By Amarnath-1 on
Hi,
Can you suggest how to hide an intranet site from search engines/crawlers?
I am thinking of a private internet site which should not be searched and viewed by public.
Any suggestion is very much appreciated.
Hi,
Can you suggest how to hide an intranet site from search engines/crawlers?
I am thinking of a private internet site which should not be searched and viewed by public.
Any suggestion is very much appreciated.
Comments
What exactly do you want to
What exactly do you want to hide?
Hiding the content is easy. Using access control, do not allow non-logged-in users to access any content. You may want to enable anonymous users to access a front page, which includes a login box.
You can prevent a crawler from wanting to go through you site using robots.txt:
http://www.robotstxt.org/wc/faq.html#what
How do I prevent robots scanning my site?
Quote:
"The quick way to prevent robots visiting your site is put these two lines into the /robots.txt file on your server:
User-agent: *
Disallow: /
"
I'm not an authority on this. I don't think that would hide your site, it will just tell the robot to go away. I don't know how fool-proof that would be.
I can tell you that using
I can tell you that using access-control might or might not work, this is a bit anecdotal as it was a while back - but i had a test site that was crawled by google whether or not i had user permissions or not....
So something to investigate for sure!
I run a private site and I
I run a private site and I never got any evidence that anyone (including a search engine) could access content without privileges.
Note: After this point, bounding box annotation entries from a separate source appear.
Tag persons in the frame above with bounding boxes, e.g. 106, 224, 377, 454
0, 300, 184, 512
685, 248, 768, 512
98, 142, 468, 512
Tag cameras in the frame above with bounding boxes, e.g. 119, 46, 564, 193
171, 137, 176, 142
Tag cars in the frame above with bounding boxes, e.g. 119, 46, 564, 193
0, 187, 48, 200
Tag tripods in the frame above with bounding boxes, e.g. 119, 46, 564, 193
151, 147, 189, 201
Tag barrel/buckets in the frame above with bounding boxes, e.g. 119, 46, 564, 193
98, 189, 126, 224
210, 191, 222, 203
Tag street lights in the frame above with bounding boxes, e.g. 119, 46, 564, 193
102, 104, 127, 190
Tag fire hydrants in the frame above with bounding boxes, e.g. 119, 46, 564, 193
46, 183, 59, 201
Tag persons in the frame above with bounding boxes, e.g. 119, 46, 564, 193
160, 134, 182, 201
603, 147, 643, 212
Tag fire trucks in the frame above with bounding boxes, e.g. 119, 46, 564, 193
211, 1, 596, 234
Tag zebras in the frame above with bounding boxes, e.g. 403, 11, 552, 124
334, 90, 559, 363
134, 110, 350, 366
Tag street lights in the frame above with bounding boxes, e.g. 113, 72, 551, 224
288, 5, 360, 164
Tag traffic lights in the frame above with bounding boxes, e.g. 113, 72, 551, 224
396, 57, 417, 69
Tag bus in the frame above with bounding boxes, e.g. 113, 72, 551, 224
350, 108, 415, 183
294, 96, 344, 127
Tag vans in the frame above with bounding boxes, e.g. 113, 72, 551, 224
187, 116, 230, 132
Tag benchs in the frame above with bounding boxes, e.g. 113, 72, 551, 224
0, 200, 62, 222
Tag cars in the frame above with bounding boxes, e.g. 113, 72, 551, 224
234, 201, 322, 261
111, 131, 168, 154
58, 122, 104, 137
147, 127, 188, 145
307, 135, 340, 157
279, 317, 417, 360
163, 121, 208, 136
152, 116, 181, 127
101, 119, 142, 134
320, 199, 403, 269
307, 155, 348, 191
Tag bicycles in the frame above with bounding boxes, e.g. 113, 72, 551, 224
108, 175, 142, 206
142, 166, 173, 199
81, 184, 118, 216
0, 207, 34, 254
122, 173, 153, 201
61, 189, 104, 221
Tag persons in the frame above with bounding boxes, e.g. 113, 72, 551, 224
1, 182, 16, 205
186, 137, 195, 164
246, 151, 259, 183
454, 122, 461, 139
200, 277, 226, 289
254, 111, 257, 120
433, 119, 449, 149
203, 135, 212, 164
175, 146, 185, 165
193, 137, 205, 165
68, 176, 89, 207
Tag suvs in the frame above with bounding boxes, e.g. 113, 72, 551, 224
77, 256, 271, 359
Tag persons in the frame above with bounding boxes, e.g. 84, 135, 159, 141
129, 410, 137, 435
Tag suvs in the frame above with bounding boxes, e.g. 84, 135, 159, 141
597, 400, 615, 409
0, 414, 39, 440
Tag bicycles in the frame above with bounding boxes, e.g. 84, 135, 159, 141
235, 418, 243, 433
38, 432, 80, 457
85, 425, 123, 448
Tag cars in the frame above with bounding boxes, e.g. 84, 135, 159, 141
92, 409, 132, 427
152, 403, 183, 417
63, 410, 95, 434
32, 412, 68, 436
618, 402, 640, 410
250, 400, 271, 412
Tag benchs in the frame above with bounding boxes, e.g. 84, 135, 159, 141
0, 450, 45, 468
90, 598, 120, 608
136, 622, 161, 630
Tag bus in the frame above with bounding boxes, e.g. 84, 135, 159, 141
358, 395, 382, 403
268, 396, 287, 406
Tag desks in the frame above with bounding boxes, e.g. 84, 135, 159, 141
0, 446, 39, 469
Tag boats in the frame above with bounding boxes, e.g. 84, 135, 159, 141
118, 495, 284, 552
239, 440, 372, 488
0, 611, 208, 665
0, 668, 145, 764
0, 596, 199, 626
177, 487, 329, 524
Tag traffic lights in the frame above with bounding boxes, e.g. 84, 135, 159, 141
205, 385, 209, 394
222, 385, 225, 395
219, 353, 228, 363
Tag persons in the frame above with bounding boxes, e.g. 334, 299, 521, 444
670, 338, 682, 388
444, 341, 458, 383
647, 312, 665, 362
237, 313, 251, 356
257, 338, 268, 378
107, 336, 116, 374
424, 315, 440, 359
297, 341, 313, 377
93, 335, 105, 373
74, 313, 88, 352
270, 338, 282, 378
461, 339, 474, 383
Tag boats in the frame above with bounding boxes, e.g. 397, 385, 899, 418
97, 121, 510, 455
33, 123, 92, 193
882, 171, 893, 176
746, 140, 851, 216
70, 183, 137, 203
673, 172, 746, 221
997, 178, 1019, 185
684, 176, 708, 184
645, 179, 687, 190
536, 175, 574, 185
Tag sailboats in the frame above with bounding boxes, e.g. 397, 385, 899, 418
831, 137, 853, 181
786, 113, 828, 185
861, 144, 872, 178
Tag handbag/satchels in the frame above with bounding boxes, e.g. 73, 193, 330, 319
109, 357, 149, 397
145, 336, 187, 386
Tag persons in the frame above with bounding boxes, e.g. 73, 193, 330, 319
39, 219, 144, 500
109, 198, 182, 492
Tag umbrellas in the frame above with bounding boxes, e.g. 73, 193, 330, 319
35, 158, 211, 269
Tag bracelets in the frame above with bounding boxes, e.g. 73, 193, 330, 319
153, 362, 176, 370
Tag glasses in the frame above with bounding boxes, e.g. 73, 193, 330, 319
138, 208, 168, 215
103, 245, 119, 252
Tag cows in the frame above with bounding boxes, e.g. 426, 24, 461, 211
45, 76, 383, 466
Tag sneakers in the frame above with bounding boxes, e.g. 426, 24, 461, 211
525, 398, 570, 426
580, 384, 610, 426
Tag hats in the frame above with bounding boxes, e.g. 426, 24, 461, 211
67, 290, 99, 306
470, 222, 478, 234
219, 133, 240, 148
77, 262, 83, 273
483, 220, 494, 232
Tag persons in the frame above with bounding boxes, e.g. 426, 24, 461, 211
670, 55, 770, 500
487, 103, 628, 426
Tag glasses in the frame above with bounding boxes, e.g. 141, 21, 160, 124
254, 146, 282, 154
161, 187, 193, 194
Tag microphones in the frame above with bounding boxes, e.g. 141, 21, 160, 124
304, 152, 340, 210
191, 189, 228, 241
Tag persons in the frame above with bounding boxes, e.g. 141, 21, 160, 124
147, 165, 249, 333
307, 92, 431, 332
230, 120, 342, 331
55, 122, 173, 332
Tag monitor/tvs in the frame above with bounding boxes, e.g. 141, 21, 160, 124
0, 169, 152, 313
Why should a search engine be able to access your database and any other normal http query needs a password and a cookie to get anything but the front page?
Thanks Arzajac & Luyendao
Thanks Arzajac & Luyendao for the useful info.
Dear Arzajac, as you know, Drupal is very search engine friendly (I do agree with this). Basically I do not want search engines reach my personal content and display it to public.
From your details, I understand that proper access rights (that is password protected content pages) and through robots.txt, we can protect the the personal site from search engines & crawlers.
Any further sugeestion is welcome!
Use a robots.txt file
Use a robots.txt file in your root that disallows the directory you want from being crawled. Most crawlers respect it and this is the best way to get them not crawl the files and folders you wish not to get indexed by search engines.
Creating it is super easy. Save this in a text file, upload it to the root of your server directory and you're done:
User-Agent: *
Disallow: /intranet (or whatever your folder name is)
Learn more here.
http://www.outfront.net/tutorials_02/adv_tech/robots.htm
Hope it solves your problem
Oh. I didn't notice that
Oh. I didn't notice that robots.txt was also mentioned above. Sorry about the redundant info.